In order to upload a segmentation mask to your project, you will have to first upload an image of the mask to an S3 folder that Labelbox can access and then link to that location in your mask defining json file. The mask should be an RGB mask in uint8 format, with each color corresponding to a different class and the dimensions of the image matching the image on which it will be overlaid. A png format has worked well previously. Generate the png locally, and then upload the mask image to a location on an S3 bucket that Labelbox has permissions to access. Once the file has been uploaded, the file must be signed in order to allow Labelbox to actually access the file through their servers. To sign a the file use the function generate_presigned_url . For more information on signing files see the documentation here. An example of the signing of a file can be seen below:

url = boto3.client('s3',config=Config(signature_version='s3v4', region_name='us-west-2')).generate_presigned_url(
                            ClientMethod='get_object', 
                            Params={'Bucket': bucket_name, 'Key': s3_key},
                            ExpiresIn=3600)

The output URL will then be used when assigning a mask to a data row.

Uploading Segmentation Masks to A Labelbox Project

In order to add annotations to a project, if you will add it to a data row first and then add the overall dictionary created to a project.
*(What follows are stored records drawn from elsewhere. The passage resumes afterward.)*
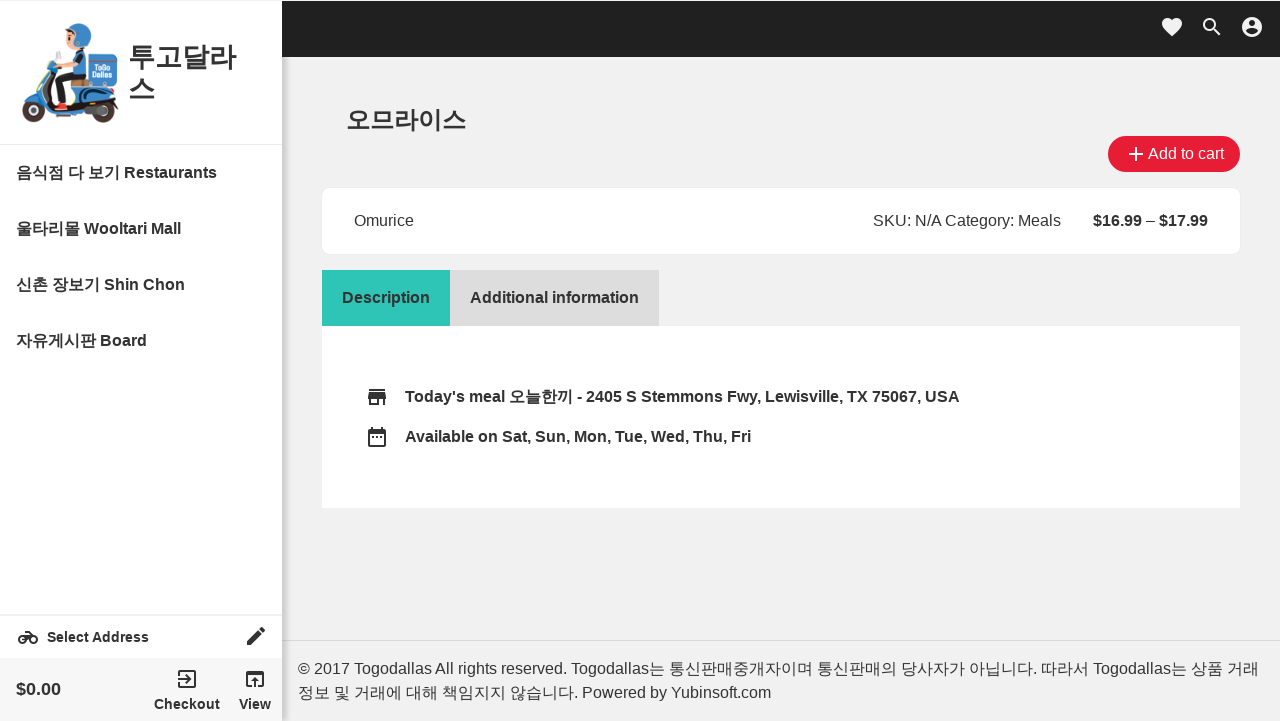

--- FILE ---
content_type: text/css
request_url: https://togodallas.com/wp-content/themes/yubindash-child/style.css?ver=5.7.2
body_size: 511
content:
/*
	Theme Name:		YubinDash Child
	Theme URI:		http://yubinsoft.com/
	Description:	Child theme for Norsani default theme YubinDash.
	Author:			YubinSoft
	Author URI:		https://yubinsoft.com
	Template:		yubindash
	Version:		1.3
	License:		GNU General Public License v2 or later
	License URI:	http://www.gnu.org/licenses/gpl-2.0.html
	Tags:			two-columns, right-sidebar, accessibility-ready
	Text Domain:	yubindash-child
*/
.nor_br_menu_icon_dark{background-image:url(imgs/restaurant-dark.png)}
.nor_br_menu_icon_light{background-image:url(imgs/restaurant-light.png)}
.nor_bg_menu_icon_dark{background-image:url(imgs/grocery-dark.png)}
.nor_bg_menu_icon_light{background-image:url(imgs/grocery-light.png)}
.nor_bc_menu_icon_dark{background-image:url(imgs/chef-dark.png)}
.nor_bc_menu_icon_light{background-image:url(imgs/chef-light.png)}
.nor_bft_menu_icon_dark{background-image:url(imgs/foodtruck-dark.png)}
.nor_bft_menu_icon_light{background-image:url(imgs/foodtruck-light.png)}
.yubinsoft_store_images,.yubinsoft-banner-img{background-image:url(imgs/vendor_default_bg.png);background-position:center}
.filter_pointer i{background-image:url(imgs/finger.png);background-position:center;background-size:1.4em;background-repeat:no-repeat;}
.yubinsoft_pop_ings_icon{background-image:url(imgs/ings.png);background-position:center;background-repeat:no-repeat;background-size:contain}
You will add the signed URL from the previous section to the dictionary of annotations you are creating. The way to add a mask URL for a single frame is something like:

color = train_id_to_color[idx]
mask = {'instanceURI': signed_url, "colorRGB": color}
data = {"uuid": str(uuid4()),
                'schemaId': tool_schema_id,
                'mask': mask,
                'dataRow': {'id': dr.uid}}

Where dr is a data row in a dataset, the unique id for the tool you are assigning the mask to, and uuid4 is simply a unique identifier created by using the uuid library (imported with ​​from uuid import uuid4)

Note that even though the mask file might be for multiple different classes, you have to create one instance as shown above for each class individually, ensuring the match the color in the mask with the correct class.

To add a segmentation mask annotation to a DICOM file, you add one mask per frame as shown below (not specifying tools here):

frames.append({'index' : slice_n, 'instanceURI' : signed_url})

And then once you have a list of all the frames and corresponding masks you add it to another dictionary such where it fits in as:

data = {
           'uuid' : str(uuid4()),
           'groupKey' : 'axial',
            'masks' : {'frames': frames, 'instances': instances},
            'dataRow' : {'id' : dr.uid}
           }

Where instances is the variable that controls the matching of mask color to class. An example of instances is below:

instances = [{'colorRGB' : list(train_id_to_color[idx]), 'schemaId' :
tool_name_schema_id[raw_masks_to_use[label]['tool_name']]} for idx, label in
enumerate(raw_masks_to_use)]

Summary

Overall, the important thing to remember is that you need to know which of your S3 directories are shared with Labelbox and put your data there. Additionally, if you are adding segmentation masks, they need to be saved the the correct S3 directories and you need to produce a signed url referencing them in order for Labelbox to be able to read them in correctly.